Fee Fie Faux

The great Patrick Rothfuss has issued a challenge.  A challenge I could not resist.  But it was not the challenge that drew me in, iron-to-lodestone.  It was the challenge within the challenge.  In short he said “Think like me and write like me, but don’t write like me or think like me.”  So I did or didn’t, however you should choose to look at it.  Enjoy:

Minute One:

The aging boy languished at the countenance staring back at him from the other side of the reflective metal plate.  Lines etched his brow, as they were wont to do when one is either perplexed at the level of their boredom or laden beneath the granite weight of stress.

He rubbed his hands together briskly to regain some warmth.  Looking at those hands you’d never think this man worth his current position.  Kraz, as his friends called him, traced the scar at the base of his right-hand thumb, lost in the memory.

Minute Two:

Blood.  It always began with blood.  The moment the knife sliced across his hand he knew the depth of the danger he faced.  He’d trained years for this moment, learning the motions and all the intricacies one must afford to become masterful at their craft.

He’d found through sweat and the dull ache of muscles, the true shape of things.  The wood and metal in his soft fingered grip were silent reminders that he was the true danger, like bees, or the daddy-long-legs silently whispering in the corner.

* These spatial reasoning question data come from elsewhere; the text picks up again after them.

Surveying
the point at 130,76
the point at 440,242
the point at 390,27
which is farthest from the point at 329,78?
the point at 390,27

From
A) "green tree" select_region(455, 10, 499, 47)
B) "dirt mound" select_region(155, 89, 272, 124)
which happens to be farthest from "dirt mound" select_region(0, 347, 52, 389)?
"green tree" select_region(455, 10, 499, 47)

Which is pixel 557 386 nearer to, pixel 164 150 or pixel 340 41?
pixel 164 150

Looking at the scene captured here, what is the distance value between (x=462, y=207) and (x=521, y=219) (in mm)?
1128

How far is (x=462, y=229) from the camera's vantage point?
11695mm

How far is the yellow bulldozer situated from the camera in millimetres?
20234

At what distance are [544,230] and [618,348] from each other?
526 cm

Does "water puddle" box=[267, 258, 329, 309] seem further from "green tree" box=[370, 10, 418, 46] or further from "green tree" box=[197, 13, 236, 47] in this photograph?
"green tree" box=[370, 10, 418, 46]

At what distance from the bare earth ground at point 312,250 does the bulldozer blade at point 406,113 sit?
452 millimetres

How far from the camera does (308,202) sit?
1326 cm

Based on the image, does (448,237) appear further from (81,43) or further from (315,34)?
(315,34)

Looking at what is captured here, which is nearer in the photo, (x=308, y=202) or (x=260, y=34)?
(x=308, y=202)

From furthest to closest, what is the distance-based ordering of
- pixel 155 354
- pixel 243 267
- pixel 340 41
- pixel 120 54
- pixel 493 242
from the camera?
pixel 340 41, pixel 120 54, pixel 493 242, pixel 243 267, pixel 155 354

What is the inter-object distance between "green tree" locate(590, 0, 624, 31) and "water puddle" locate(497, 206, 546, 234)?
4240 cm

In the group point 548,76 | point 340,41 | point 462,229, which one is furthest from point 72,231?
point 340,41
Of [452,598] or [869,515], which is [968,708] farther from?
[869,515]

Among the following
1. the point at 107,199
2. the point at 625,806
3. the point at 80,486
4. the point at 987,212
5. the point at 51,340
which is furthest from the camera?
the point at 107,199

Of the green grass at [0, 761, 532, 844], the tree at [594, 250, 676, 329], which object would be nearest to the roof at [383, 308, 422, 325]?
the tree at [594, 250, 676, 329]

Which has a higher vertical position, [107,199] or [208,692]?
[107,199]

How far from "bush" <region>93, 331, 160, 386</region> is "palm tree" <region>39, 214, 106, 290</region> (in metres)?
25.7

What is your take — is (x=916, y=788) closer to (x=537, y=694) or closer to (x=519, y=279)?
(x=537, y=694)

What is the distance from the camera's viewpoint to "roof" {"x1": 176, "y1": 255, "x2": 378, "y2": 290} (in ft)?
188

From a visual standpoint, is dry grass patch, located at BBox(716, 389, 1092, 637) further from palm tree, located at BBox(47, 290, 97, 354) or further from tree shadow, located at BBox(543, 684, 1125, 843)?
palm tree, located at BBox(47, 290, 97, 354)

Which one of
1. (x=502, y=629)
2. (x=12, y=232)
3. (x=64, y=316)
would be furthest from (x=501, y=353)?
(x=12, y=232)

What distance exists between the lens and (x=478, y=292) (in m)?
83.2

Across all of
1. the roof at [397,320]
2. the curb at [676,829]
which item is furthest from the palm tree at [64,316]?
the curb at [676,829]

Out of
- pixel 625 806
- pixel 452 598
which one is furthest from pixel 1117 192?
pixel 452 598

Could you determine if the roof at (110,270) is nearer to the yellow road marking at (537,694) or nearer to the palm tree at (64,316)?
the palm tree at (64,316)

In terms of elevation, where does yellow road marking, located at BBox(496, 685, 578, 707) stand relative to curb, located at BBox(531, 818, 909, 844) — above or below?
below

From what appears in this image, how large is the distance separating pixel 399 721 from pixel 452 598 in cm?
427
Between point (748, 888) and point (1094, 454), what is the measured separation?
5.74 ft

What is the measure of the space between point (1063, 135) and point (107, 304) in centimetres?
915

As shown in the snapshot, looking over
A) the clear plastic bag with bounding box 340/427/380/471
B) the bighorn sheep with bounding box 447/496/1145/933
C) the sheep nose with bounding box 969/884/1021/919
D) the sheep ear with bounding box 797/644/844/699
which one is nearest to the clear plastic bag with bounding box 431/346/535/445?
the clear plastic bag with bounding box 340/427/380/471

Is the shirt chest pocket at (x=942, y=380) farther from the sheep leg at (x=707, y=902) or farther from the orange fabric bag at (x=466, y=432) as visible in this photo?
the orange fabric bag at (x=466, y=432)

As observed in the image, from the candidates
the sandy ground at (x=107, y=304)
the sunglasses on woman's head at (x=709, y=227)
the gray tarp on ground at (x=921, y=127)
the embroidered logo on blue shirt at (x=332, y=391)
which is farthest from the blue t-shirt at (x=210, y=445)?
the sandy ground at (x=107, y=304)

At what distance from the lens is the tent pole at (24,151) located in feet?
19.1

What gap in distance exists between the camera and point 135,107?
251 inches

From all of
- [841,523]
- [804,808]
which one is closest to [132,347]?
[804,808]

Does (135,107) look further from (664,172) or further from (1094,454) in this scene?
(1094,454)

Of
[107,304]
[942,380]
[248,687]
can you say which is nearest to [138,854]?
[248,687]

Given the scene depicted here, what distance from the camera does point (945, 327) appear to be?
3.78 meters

Tears slowly began to mount the lowest of his eyelids, but the onion lay before him, perfectly cut to a hundred-hundred pieces.  He looked toward the sink, mind racing in decision.  He cleared his thoughts and blinked his eyes clear, moving the untarnished pieces of onion to safety with the dull edge of the blade.  Setting the knife down, he stepped, wrenched the faucet on and rinsed his soon-to-be scar under trickling water.

Minute Three:

The crash of a door from behind shook Kraz from his reminiscence. He took up the towel beneath his hands once again, sighing the deep sigh of a man resigned to his resignation.  Turning with surety and wiping dry on the apron at his waist, he faced the man approaching from the latrine.

“Mint or a towel, good sir?”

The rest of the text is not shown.